Gorley Hill

This afternoon we drove to the north of the forest.

Anna Lane is just one of the lanes we negotiate on our trips, so narrow that traffic spans the centre leaving it free of wheels and therefore grass-covered soil untouched in the middle. When you meet an oncoming vehicle one has to end up on the verge.

From the road up to Gorley Common we looked down on

deer which today didn’t sniff a scent of us;

can you spot this baby hiding behind its mother?

The Common, with its distant view is all that remains of

Gorley Hill … the site of a former Iron Age promontory hillfort located in Hampshire in the United Kingdom.

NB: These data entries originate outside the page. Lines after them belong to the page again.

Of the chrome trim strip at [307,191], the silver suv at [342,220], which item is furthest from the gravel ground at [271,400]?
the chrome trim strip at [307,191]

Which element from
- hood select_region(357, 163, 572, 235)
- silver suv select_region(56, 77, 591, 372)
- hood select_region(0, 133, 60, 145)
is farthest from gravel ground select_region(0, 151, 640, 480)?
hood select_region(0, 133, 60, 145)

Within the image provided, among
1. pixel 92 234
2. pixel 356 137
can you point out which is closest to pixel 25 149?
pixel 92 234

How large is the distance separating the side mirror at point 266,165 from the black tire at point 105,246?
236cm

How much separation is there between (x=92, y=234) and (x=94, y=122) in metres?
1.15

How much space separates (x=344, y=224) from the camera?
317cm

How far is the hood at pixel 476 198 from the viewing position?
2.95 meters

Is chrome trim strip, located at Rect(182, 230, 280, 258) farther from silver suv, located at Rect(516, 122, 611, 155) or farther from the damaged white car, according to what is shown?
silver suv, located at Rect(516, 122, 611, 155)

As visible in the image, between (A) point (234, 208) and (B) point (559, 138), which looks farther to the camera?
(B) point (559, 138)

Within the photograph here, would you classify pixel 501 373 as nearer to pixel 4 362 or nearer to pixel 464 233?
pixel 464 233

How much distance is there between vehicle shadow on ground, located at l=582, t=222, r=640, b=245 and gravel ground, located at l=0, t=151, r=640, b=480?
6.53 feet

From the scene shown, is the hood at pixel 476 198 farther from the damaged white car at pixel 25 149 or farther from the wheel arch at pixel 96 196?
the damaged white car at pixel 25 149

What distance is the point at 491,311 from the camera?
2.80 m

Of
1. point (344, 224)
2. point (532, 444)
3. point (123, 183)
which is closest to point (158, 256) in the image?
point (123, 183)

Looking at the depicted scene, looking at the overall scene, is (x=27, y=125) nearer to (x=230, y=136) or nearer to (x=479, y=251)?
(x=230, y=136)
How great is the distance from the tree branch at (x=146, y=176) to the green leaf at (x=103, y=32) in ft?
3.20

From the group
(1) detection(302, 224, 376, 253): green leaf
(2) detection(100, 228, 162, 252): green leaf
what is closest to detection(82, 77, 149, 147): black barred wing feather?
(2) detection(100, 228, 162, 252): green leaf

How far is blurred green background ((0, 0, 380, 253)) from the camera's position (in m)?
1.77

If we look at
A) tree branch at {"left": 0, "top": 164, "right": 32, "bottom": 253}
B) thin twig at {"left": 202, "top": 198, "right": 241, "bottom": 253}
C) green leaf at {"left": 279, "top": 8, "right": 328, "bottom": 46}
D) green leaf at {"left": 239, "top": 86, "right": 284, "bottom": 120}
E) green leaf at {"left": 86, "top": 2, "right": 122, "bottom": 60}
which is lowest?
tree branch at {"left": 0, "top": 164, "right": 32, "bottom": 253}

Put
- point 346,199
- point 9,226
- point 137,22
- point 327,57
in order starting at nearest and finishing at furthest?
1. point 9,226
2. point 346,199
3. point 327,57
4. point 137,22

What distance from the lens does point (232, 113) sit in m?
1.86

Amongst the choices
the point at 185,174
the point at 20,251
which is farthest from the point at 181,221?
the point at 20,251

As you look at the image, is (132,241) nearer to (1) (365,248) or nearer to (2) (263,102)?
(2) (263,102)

The fort once occupied the southwestern corner of Gorley Common on Gorley Hill, a gravel-capped spur that points southwest into the Avon valley next to the hamlet of North Gorley, between the towns of Fordingbridge and Ringwood. The earthworks were destroyed in the 1950s and ’60s when the common’s new owners carried out large-scale gravel extraction works, effectively “scalping” the hill. The tall linear earthen banks present on the hill are a relic of the quarrying process and not prehistoric in origin.[1]The site is now grass, with some gorse and silver birch. The area is now owned and managed by Hampshire County Council.

Heywood Sumner carried out some excavation at the site which was published in his 1917 book Ancient Earthworks of the New Forest.[2]

This evening we dined on Jackie’s authentic chicken jalfrezi and mushroom rice, with which I finished the Alentejano.